(Stored dataset items)

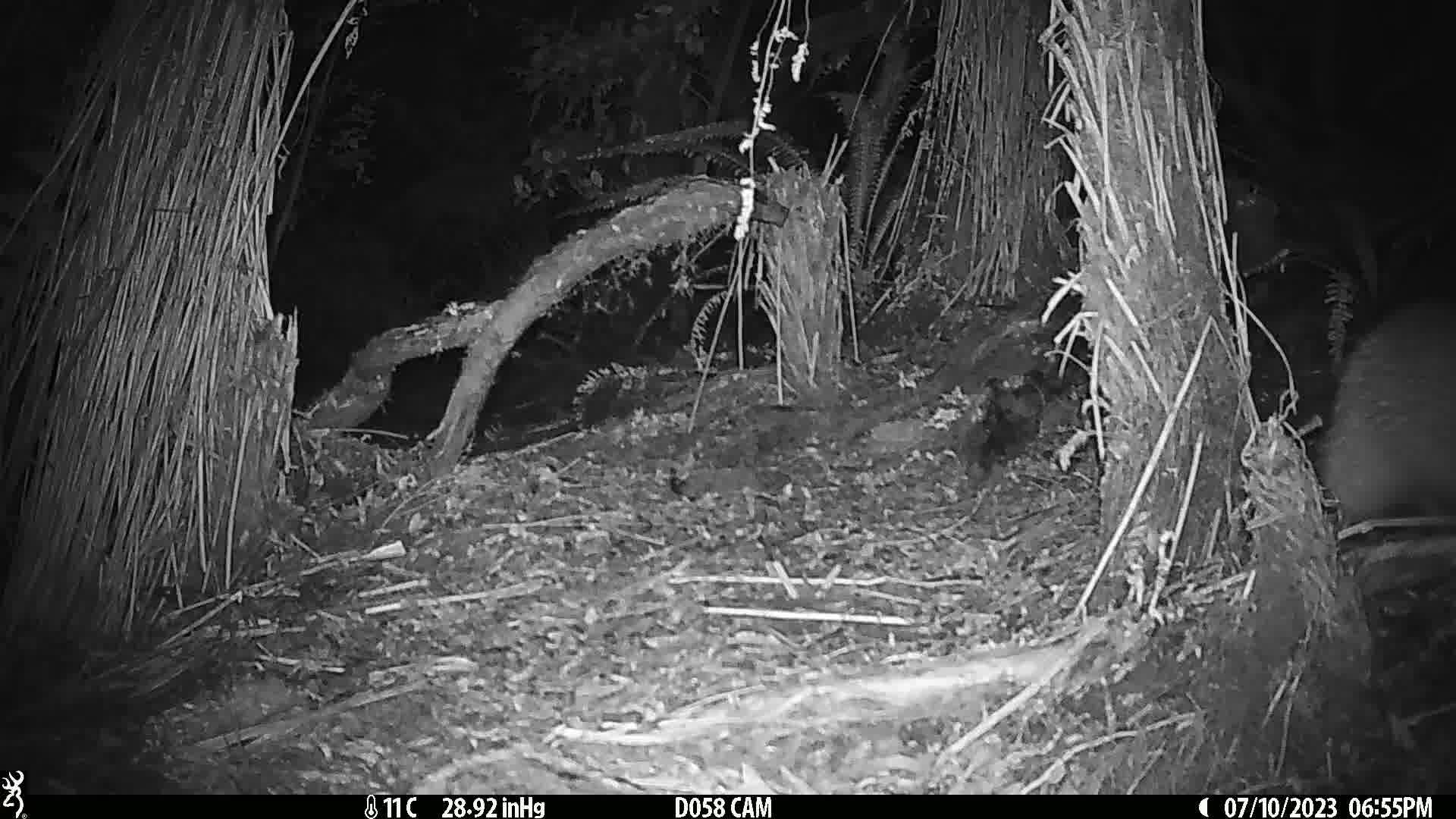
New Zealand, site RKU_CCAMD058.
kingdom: Animalia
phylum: Chordata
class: Aves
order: Apterygiformes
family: Apterygidae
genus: Apteryx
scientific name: Apteryx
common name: kiwi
Kiwi (Apteryx).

What is required:
Type the lines above out again exactly as they appear, skipping every picture.

Answer to this task:
New Zealand, site RKU_CCAMD058.
kingdom: Animalia
phylum: Chordata
class: Aves
order: Apterygiformes
family: Apterygidae
genus: Apteryx
scientific name: Apteryx
common name: kiwi
Kiwi (Apteryx).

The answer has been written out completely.